No doubt there are potential investments for distressed buyers sitting on many community banks' balance sheets, Webb says. "These banks typically hold land loans and small construction loans." In the process, though, many community banks would go under. Plus, developers that have come to rely on community banks since the demise of the conduit market would feel the finance gap pinch even harder.
However, the tide appears to be turning against the community banks, as a number of new trends emerge. For instance, community banks are finding themselves competing with the same players that used to steamroll them in the halcyon days-players that have been made healthy thanks to government intervention, says Dan Gorczycki, managing director of Savills US in New York City.
"The bigger banks that borrowed from the Fed were supposed to lend with that money. Instead, they put it in the stock market and made record earnings," he says. "But the community banks didn't have the same luxury because they don't have trading departments or the expertise to do that in house. So they don't have the '09 earnings that the large banks have had."

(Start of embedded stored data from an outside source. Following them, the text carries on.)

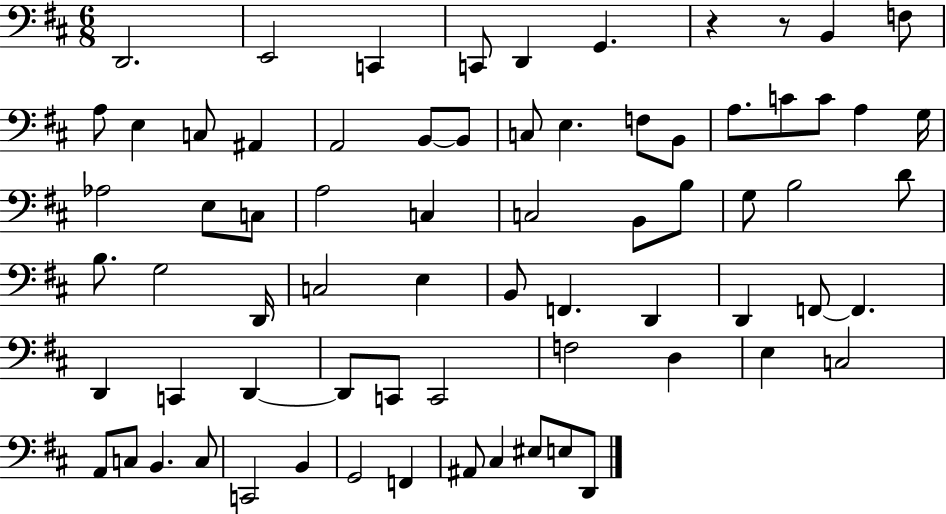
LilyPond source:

{
  \clef bass
  \numericTimeSignature
  \time 6/8
  \key d \major
  d,2. | e,2 c,4 | c,8 d,4 g,4. | r4 r8 b,4 f8 | \break a8 e4 c8 ais,4 | a,2 b,8~~ b,8 | c8 e4. f8 b,8 | a8. c'8 c'8 a4 g16 | \break aes2 e8 c8 | a2 c4 | c2 b,8 b8 | g8 b2 d'8 | \break b8. g2 d,16 | c2 e4 | b,8 f,4. d,4 | d,4 f,8~~ f,4. | \break d,4 c,4 d,4~~ | d,8 c,8 c,2 | f2 d4 | e4 c2 | \break a,8 c8 b,4. c8 | c,2 b,4 | g,2 f,4 | ais,8 cis4 eis8 e8 d,8 | \break \bar "|."
}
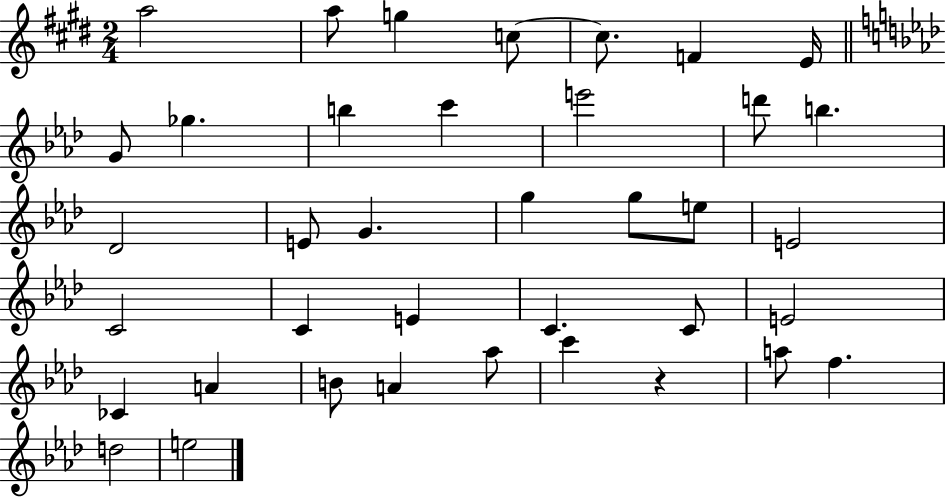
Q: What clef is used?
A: treble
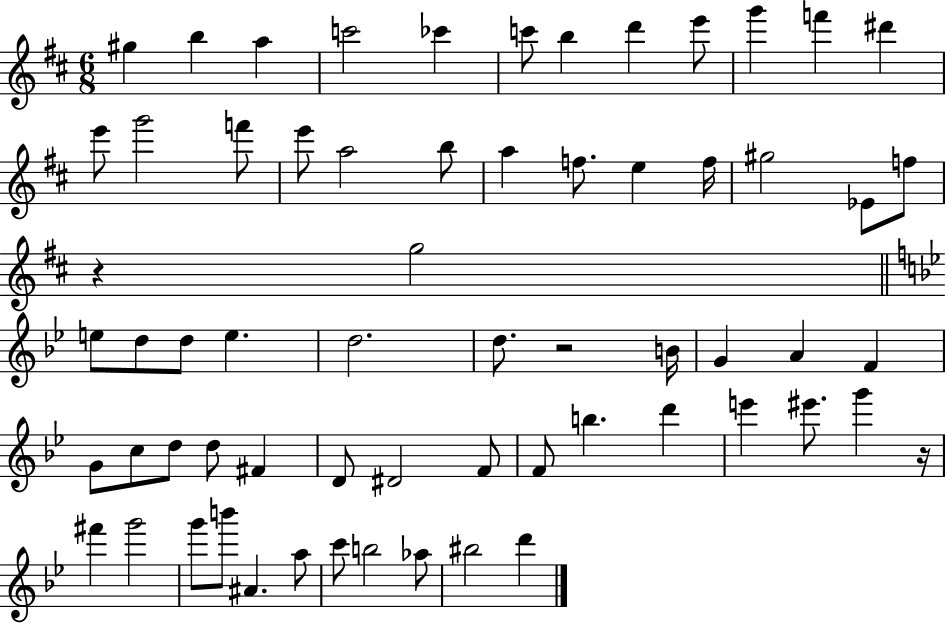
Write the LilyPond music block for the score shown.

{
  \clef treble
  \numericTimeSignature
  \time 6/8
  \key d \major
  \repeat volta 2 { gis''4 b''4 a''4 | c'''2 ces'''4 | c'''8 b''4 d'''4 e'''8 | g'''4 f'''4 dis'''4 | \break e'''8 g'''2 f'''8 | e'''8 a''2 b''8 | a''4 f''8. e''4 f''16 | gis''2 ees'8 f''8 | \break r4 g''2 | \bar "||" \break \key g \minor e''8 d''8 d''8 e''4. | d''2. | d''8. r2 b'16 | g'4 a'4 f'4 | \break g'8 c''8 d''8 d''8 fis'4 | d'8 dis'2 f'8 | f'8 b''4. d'''4 | e'''4 eis'''8. g'''4 r16 | \break fis'''4 g'''2 | g'''8 b'''8 ais'4. a''8 | c'''8 b''2 aes''8 | bis''2 d'''4 | \break } \bar "|."
}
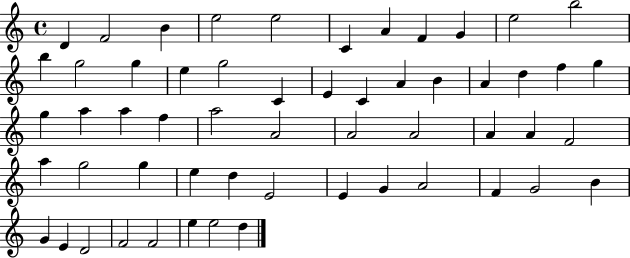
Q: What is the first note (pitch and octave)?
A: D4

Gorczycki continues, "Now these larger banks-and the conduits and life insurance companies-are getting back into lending again, maybe not at the same rate they did in 2007, but they are getting back in." Real estate borrowers are taking the best deals back to their old sources and leaving the pickings from the community banks.
"Suddenly no one wants to do recourse anymore," Gorczycki says. "We are moving back to the old days where the community banks are limping along with their legacy portfolios."
These same trends are making their impact felt with government policy. Whether it has been made official or not, the PPIP program-at least for its legacy loans-is dead or dormant, says Ira Bergstein, principal of Fort Lee, NJ based Palisades Financial, an alternative commercial real estate lender and fund operator. "The banks, many of them community institutions, didn't want the price discovery," he says.
Because community banks aren't able to mark their loans to market, they instead reserve capital against them. But they have been concerned that if they put a distressed loan out for bid from a PPIP fund, regulators would come along and see that the bank could have gotten 60 cents on the dollar for that loan, even if the deal hadn't gone through, Bergstein explains.
That would make the loan valuation "official" in the eyes of the regulator. Conversely, if there is no bid for the asset, loans can't be acknowledged as being distressed. "Community banks just can't afford that right now," Bergstein says. "They need time to rebuild profits to soften the blow when they do write down the loans." On the other hand, the real estate industry can't afford the status quo much longer either, he continues. "What the government needs to do is give incentives to banks to sell off those loans and assure them that we won't penalize them and that it won't affect their capital."